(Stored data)
* * * * *

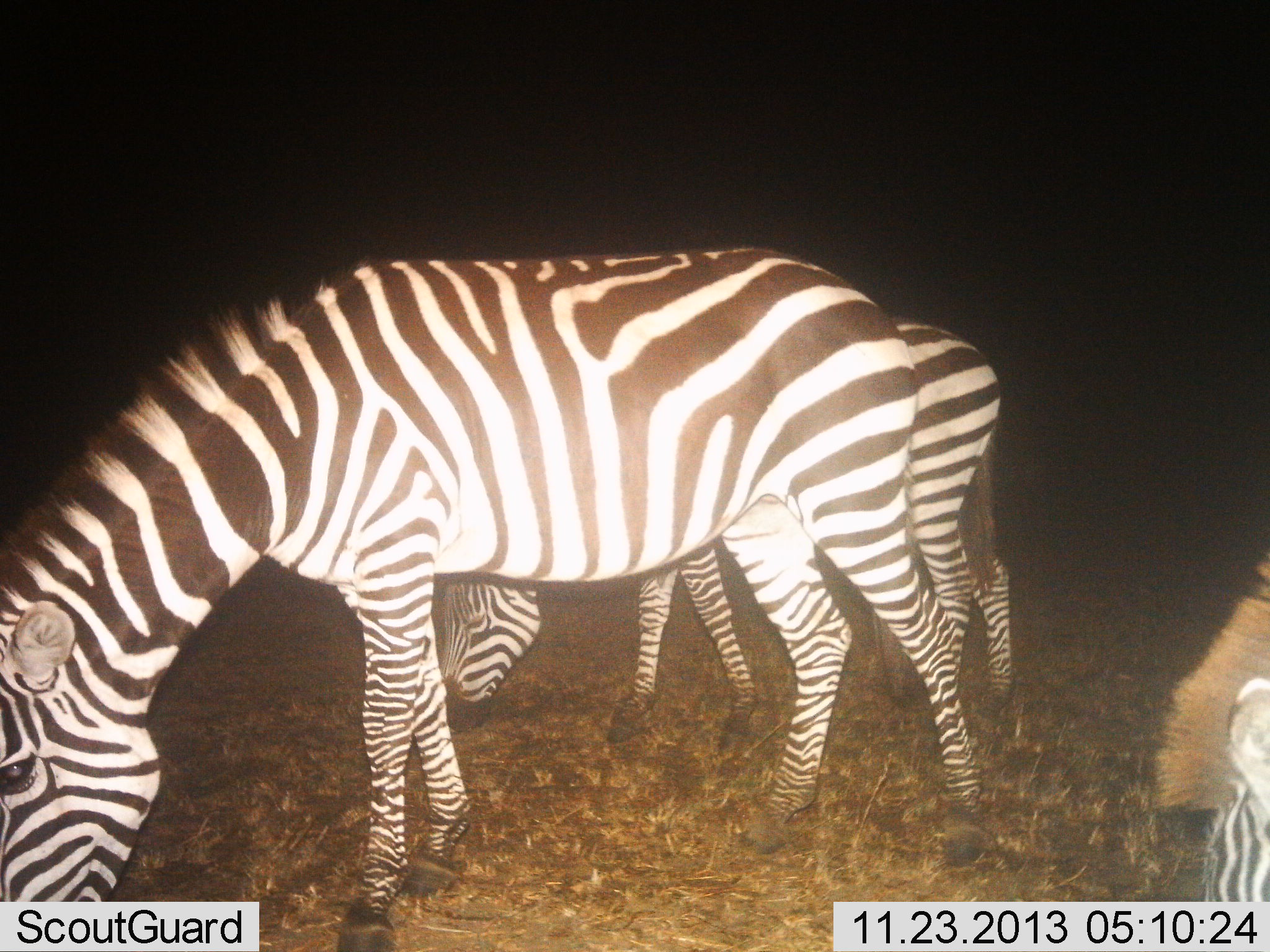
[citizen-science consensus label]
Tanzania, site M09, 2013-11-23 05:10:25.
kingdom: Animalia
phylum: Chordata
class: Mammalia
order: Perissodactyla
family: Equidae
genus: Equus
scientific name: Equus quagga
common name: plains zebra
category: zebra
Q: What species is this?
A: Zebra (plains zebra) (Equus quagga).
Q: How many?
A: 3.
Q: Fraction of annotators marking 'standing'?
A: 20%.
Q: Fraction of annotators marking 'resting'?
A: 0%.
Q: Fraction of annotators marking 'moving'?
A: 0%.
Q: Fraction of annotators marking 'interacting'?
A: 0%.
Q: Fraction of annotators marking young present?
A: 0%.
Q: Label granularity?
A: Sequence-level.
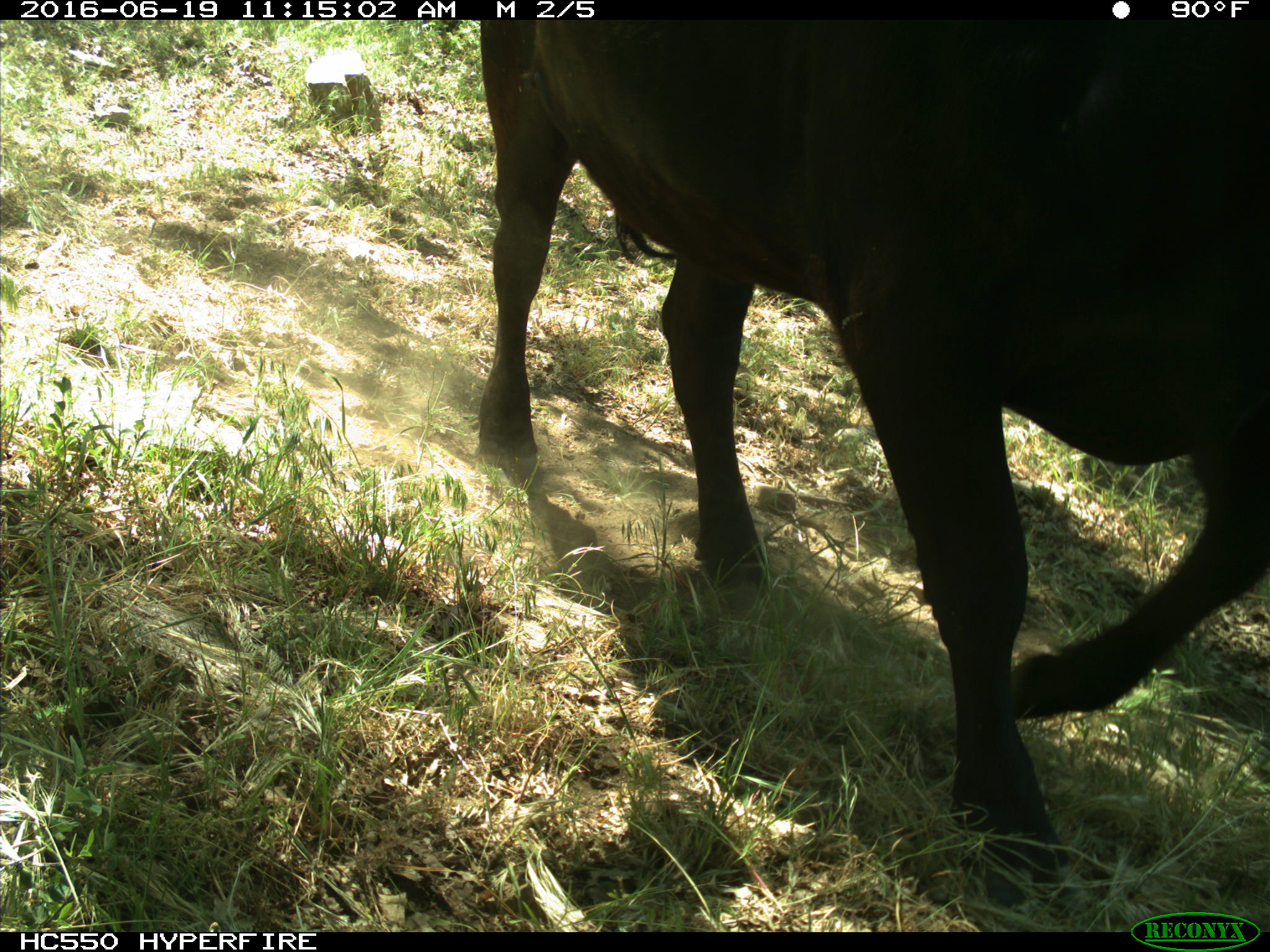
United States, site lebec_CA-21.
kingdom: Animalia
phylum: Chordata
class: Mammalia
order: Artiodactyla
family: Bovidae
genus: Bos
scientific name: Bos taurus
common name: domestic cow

* * * * *

→ TASK PROMPT
Leave the pictures out and write out every entry exactly as given.

→ OUTPUT BELOW
[citizen-science consensus label]
Tanzania, site M09, 2013-11-23 05:10:25.
kingdom: Animalia
phylum: Chordata
class: Mammalia
order: Perissodactyla
family: Equidae
genus: Equus
scientific name: Equus quagga
common name: plains zebra
category: zebra
Q: What species is this?
A: Zebra (plains zebra) (Equus quagga).
Q: How many?
A: 3.
Q: Fraction of annotators marking 'standing'?
A: 20%.
Q: Fraction of annotators marking 'resting'?
A: 0%.
Q: Fraction of annotators marking 'moving'?
A: 0%.
Q: Fraction of annotators marking 'interacting'?
A: 0%.
Q: Fraction of annotators marking young present?
A: 0%.
Q: Label granularity?
A: Sequence-level.
United States, site lebec_CA-21.
kingdom: Animalia
phylum: Chordata
class: Mammalia
order: Artiodactyla
family: Bovidae
genus: Bos
scientific name: Bos taurus
common name: domestic cow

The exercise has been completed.